And they have tentacles… that their scouts use to collect those samples I mentioned before. Which is pretty… grody. I made such a face when Sam had to basically set her leg on fire to get one off of her. My god…
Now because I’m a serial complainer, I’ve got to mention my complaints. Thankfully, I only have two.
First, I wanted more time to get to know the crew and more descriptions of the characters because Hough’s sci-fi series isn’t one where Whiteness reigns supreme even in the distant future so we have diverse characters on screen just… maybe not described as well as I’d like them to be. Which is clearly Hough’s style, and, isn’t likely to change four books into the series. But Gloria Tsandi is on the cover of Escape Velocity and I mean… That cover has me all kinds of hopeful.
Second, I just wish that we had more time to spend with the characters in this book. And I get that I feel like this because we’re four books in and most of these characters were introduced way before this one so I’m coming to this series at a late point.
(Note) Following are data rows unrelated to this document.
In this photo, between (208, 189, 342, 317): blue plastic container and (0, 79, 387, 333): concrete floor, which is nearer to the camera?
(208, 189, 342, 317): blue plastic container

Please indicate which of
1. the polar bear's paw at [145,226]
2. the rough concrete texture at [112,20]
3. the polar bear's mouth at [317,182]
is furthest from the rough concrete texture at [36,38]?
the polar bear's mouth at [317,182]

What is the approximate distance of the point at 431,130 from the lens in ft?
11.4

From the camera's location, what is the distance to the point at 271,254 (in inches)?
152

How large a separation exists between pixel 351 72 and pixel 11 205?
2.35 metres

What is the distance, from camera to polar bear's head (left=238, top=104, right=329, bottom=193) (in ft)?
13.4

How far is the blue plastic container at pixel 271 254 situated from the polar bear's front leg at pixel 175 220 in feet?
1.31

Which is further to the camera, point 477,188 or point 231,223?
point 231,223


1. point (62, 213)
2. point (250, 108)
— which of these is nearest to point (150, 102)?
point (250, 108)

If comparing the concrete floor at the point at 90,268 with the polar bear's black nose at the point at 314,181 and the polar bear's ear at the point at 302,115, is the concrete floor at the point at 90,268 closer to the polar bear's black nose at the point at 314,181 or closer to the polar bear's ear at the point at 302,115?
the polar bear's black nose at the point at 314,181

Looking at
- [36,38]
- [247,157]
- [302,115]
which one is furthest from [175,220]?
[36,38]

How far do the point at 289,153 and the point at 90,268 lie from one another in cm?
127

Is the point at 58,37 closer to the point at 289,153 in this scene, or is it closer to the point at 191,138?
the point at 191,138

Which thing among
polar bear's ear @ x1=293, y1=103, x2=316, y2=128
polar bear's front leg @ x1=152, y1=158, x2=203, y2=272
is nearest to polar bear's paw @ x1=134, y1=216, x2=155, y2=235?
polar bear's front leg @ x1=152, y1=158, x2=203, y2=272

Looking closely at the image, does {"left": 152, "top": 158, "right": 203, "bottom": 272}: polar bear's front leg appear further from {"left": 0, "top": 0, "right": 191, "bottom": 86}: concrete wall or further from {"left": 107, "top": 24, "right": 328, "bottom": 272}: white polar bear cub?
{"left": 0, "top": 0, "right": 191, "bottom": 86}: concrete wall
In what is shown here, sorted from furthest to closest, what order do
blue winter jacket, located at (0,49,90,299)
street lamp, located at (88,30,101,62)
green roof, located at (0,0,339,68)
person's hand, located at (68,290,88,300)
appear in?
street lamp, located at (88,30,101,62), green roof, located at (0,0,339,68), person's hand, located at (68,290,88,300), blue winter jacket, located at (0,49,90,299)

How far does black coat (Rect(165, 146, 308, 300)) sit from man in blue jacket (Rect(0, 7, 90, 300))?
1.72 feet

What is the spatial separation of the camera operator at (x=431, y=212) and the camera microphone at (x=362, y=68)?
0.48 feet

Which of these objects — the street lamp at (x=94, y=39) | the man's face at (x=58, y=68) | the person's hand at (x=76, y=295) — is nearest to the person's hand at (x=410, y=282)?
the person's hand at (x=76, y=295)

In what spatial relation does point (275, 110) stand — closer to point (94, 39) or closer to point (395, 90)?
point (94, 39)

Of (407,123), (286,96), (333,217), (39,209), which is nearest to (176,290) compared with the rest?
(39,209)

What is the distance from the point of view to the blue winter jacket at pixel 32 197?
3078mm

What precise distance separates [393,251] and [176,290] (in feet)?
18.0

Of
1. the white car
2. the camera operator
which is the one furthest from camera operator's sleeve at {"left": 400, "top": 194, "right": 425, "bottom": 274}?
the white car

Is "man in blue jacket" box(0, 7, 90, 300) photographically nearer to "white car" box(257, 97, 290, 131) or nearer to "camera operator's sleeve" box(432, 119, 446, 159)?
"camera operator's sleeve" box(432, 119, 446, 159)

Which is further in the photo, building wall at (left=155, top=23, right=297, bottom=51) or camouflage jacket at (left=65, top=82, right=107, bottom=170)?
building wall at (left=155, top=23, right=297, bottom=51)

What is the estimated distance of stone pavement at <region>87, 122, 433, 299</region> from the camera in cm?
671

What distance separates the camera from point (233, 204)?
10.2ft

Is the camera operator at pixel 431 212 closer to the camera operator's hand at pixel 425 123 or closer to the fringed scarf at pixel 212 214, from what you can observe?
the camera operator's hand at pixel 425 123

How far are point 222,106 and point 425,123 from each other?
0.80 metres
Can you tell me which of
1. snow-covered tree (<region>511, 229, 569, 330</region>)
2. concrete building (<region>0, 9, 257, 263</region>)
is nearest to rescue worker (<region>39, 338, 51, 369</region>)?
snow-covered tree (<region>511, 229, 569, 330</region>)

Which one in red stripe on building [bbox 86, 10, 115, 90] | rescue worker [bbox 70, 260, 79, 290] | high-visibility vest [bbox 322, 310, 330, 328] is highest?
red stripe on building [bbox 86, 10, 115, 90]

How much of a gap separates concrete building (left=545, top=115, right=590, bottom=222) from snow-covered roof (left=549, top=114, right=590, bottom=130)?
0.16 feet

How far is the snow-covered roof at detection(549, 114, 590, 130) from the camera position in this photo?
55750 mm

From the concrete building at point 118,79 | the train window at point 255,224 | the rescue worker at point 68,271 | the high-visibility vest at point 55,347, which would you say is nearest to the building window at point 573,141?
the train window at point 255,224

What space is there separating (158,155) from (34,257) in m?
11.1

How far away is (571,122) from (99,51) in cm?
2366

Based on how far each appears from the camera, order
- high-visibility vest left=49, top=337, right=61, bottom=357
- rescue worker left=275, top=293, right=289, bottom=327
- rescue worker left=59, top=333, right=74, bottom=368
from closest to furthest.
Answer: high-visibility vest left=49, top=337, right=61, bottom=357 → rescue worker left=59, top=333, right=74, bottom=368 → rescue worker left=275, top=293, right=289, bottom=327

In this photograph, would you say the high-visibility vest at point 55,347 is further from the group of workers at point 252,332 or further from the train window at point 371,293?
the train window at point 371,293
If I go back and read the previous books (which I’m planning to do when I get the chance) and keep up with the series after Escape Velocity comes out next week, I’m hopeful I’ll get all of the glorious character development I want.
Taking place over three days amidst danger from aliens, hostile humans, and maybe from their sentient space ship (look, I’m working on trusting her, okay?), Injection Burn is a rollercoaster read that managed to grab my attention and keep it despite my late arrival to the series.
If you’re a fan of fast-paced, intense sci-fi (or you, like me, can’t get enough of the Mass Effect series), check out Jason M. Hough’s Injection Burn, the first book in the Dire Earth duology (and technically/sort of the fourth book in the Dire Earth Cycle).